I see the flash of blonde hair I convinced myself was Ingrid come to make good on her promise to kill me the next time we met. A chill scrapes up my spine at the thought of her following our every move, of having not killed her when I had the chance, even though doing so would’ve broken me.
I see the Blackshirt, the one who tried to attack Bes, the one who I had no choice but to stab in the throat… the one I should feel more remorse for but don’t.
I see the second Blackshirt—or perhaps he was one of the God Men—lunge toward me, and Bes leaping in front of me, only to be stabbed himself.
Knowing all of it—every single moment—was necessary for our survival doesn’t help. Not really. Not when it could’ve been avoided by my not coming to Egypt in the first place.
But, if I hadn’t taken action at the club or in the desert when I did, Bes would be dead instead of them. And I couldn’t live with myself if I’d been given the chance to do something to save him and was too cowardly to act on it.
Besides, they were all willing foot soldiers for violent fascists, and I’ve learned I can’t abide by their tactics. Whether they were simply following orders or not.
Like Bes and Cec were when they lied to me.
I do feel, though, as if a piece of my soul gets carved away each time someone—no matter how evil they are—dies by my hand.
Dunking my head under the surface, I scrub the soap from my hair, coming up for air to add more hot water to the tub so I can soak for a while longer. I sigh, sinking lower into the bath.

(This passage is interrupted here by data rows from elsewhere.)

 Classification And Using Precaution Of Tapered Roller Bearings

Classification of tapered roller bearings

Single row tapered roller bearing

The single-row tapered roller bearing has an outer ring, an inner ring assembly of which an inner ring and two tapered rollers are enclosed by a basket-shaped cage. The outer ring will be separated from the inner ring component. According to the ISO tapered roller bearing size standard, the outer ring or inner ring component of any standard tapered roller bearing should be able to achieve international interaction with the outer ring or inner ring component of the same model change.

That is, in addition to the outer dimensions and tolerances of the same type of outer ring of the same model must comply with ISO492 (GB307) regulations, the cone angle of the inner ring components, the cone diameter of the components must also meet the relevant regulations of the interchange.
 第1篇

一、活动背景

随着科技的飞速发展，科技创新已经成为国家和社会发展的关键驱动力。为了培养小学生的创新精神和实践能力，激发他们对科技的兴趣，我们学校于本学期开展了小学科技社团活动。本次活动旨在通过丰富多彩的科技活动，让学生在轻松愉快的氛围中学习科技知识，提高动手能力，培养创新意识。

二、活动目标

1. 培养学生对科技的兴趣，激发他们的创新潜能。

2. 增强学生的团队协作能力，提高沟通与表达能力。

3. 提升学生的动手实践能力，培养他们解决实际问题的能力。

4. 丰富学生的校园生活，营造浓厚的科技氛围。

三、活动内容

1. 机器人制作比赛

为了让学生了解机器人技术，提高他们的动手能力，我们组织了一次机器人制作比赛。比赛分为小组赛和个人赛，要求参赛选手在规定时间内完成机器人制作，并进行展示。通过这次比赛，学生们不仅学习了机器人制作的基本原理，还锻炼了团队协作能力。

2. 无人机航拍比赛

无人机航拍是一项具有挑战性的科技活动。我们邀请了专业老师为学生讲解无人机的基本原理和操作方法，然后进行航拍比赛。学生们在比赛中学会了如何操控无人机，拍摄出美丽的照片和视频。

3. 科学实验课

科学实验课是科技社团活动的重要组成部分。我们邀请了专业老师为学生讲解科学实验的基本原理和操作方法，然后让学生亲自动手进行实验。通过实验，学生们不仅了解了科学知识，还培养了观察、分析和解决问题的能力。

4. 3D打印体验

Before I realize what’s happening, tears slice unabated down my cheeks, hotter than any bath water.
I didn’t even feel them start to build behind my eyes, but now I can’t seem to stop them—burning, aching.

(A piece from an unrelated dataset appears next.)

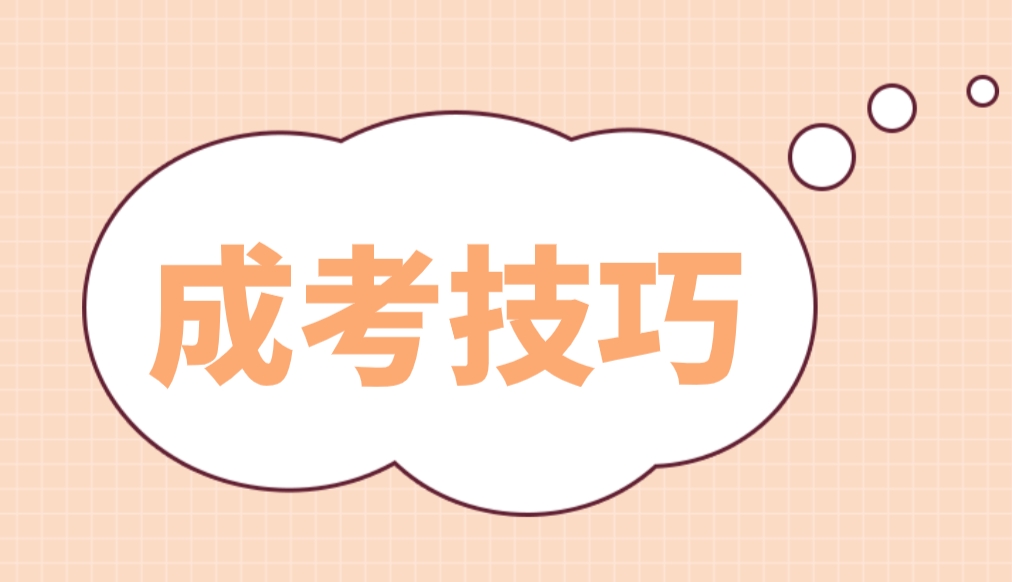 成考技巧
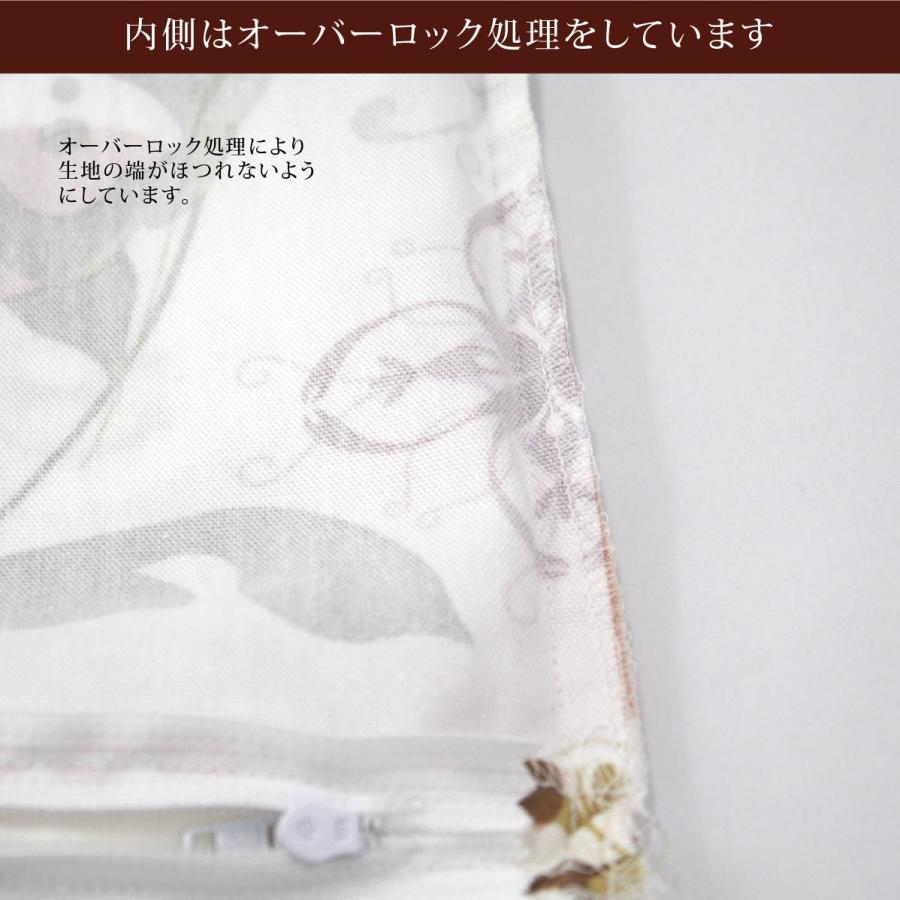 内側はオーバーロック処理をしています

オーバーロック処理により生地の端がほつれないようにしています。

My heart feels as if it’s being ripped apart inside my chest by sharp nails and callous hands. A sob tears from my throat.

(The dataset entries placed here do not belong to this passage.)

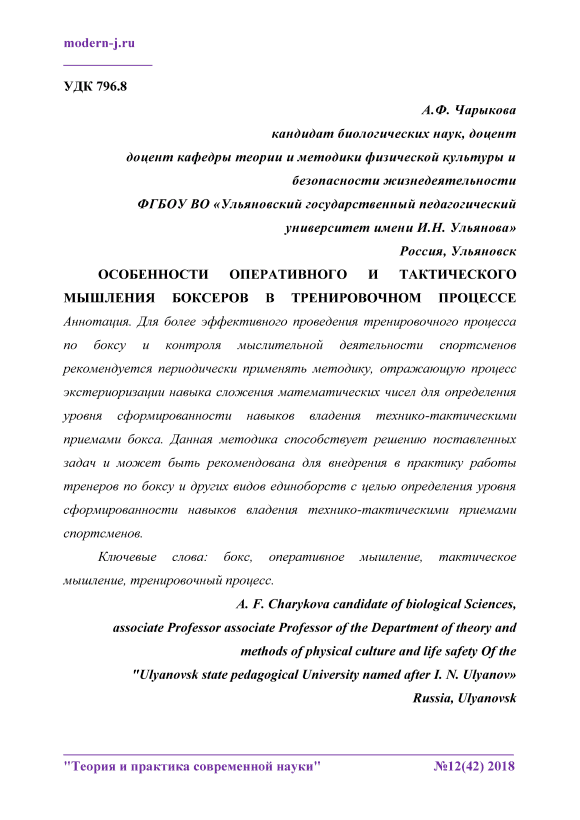 modern-j.ru

УДК 796.8

А.Ф. Чарыкова
кандидат биологических наук, доцент
доцент кафедры теории и методики физической культуры и безопасности жизнедеятельности
ФГБОУ ВО «Ульяновский государственный педагогический университет имени И.Н. Ульянова»
Россия, Ульяновск

ОСОБЕННОСТИ ОПЕРАТИВНОГО И ТАКТИЧЕСКОГО МЫШЛЕНИЯ БОКСЕРОВ В ТРЕНИРОВОЧНОМ ПРОЦЕССЕ

Аннотация. Для более эффективного проведения тренировочного процесса по боксу и контроля мыслительной деятельности спортсменов рекомендуется периодически применять методику, отражающую процесс экстериоризации навыка сложения математических чисел для определения уровня сформированности навыков владения технико-тактическими приемами бокса. Данная методика способствует решению поставленных задач и может быть рекомендована для внедрения в практику работы тренеров по боксу и других видов единоборств с целью определения уровня сформированности навыков владения технико-тактическими приемами спортсменов.

Ключевые слова: бокс, оперативное мышление, тактическое мышление, тренировочный процесс.

A. F. Charykova candidate of biological Sciences,
associate Professor associate Professor of the Department of theory and methods of physical culture and life safety Of the
"Ulyanovsk state pedagogical University named after I. N. Ulyanov»
Russia, Ulyanovsk

"Теория и практика современной науки" №12(42) 2018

Nonna once told me that, sometimes, when things get to be too much, we need a good cry. It’s the only way to purge whatever feelings are poisoning us. And we should never feel any shame in it.
Remembering her words allows me to breathe a little easier; knowing she’s not there to say them to me only makes me cry harder.
Nonna… I’m not sure how, but I’ll get Ansaldo to tell me about her. I need to know how deeply she’s involved. Does she even know about the Order of Cavendi? Did she mean for things to go wrong at the Temple of Seti I? Was I always meant to come here? And if so, who knew of the manipulation?
If not—if my being here was only in case something went wrong in Egypt—then does she truly think Arturo can protect me? Why let me go at all if this expedition was dangerous enough to require such an elaborate escape plan?
No one can answer your questions if you stay in this bath forever.
I sniff, my tears gradually stopping.
Stone by stone in the cooling bathwater, I repair the dam broken, taming the thoughts swirling around inside my mind.
Because, even though I’m trapped in this place, I’m goddamn tired of running.
All the answers to my questions lie here, at the Order of Cavendi.
Besides, I have the Amulet of Amun to look after. And I have Bes and Cec.
No matter how difficult it is to believe, I’m not alone in this.